§ Short exercise
Give back the line where "Referring to arched" appears and all the lines after it until the listing ends, unchanged and with nothing else.

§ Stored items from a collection
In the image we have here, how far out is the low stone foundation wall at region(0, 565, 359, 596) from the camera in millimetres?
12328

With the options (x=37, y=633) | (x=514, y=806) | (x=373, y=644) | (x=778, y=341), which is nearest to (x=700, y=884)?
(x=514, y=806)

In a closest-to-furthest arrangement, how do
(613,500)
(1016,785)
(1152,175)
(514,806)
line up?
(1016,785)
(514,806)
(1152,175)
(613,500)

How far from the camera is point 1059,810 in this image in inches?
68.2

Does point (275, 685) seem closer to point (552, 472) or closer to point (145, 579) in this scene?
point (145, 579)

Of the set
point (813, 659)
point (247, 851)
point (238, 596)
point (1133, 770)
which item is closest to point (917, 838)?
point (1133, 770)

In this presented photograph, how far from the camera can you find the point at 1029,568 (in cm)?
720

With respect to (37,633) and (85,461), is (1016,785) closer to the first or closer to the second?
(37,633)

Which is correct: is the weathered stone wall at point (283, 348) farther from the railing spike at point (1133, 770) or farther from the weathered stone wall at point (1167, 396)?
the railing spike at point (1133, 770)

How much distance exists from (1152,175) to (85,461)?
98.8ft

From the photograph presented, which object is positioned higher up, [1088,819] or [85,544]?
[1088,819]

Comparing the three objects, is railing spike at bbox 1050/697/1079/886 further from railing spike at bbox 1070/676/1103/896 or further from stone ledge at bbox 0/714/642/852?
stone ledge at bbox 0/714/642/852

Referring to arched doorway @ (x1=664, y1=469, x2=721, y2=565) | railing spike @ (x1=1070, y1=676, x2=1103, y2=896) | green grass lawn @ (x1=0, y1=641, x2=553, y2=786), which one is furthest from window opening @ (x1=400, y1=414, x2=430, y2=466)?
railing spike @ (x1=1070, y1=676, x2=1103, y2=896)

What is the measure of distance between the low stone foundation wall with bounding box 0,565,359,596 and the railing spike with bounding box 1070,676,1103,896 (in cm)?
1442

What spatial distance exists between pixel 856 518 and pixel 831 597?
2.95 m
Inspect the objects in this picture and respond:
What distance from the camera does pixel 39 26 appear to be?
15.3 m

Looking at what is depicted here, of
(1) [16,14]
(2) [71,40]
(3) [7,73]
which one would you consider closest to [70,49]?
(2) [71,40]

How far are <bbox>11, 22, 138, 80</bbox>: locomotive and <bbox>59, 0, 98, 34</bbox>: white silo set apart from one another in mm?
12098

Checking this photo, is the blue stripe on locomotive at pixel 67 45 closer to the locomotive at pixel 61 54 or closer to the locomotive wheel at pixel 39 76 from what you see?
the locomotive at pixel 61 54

§ Exercise output
Referring to arched doorway @ (x1=664, y1=469, x2=721, y2=565) | railing spike @ (x1=1070, y1=676, x2=1103, y2=896) | green grass lawn @ (x1=0, y1=641, x2=553, y2=786), which one is furthest from window opening @ (x1=400, y1=414, x2=430, y2=466)?
railing spike @ (x1=1070, y1=676, x2=1103, y2=896)

What is the measure of distance between the low stone foundation wall with bounding box 0,565,359,596 and the railing spike with bounding box 1070,676,1103,896 (in cm)?
1442

What spatial distance exists between pixel 856 518 and pixel 831 597?
2.95 m
Inspect the objects in this picture and respond:
What distance from the camera does pixel 39 26 appear to be?
15.3 m

Looking at what is depicted here, of
(1) [16,14]
(2) [71,40]
(3) [7,73]
which one would you consider closest to [70,49]?
(2) [71,40]

How far are <bbox>11, 22, 138, 80</bbox>: locomotive and <bbox>59, 0, 98, 34</bbox>: white silo set apart from one another in mm?
12098

Checking this photo, is the blue stripe on locomotive at pixel 67 45 closer to the locomotive at pixel 61 54 or closer to the locomotive wheel at pixel 39 76 from what you see?
the locomotive at pixel 61 54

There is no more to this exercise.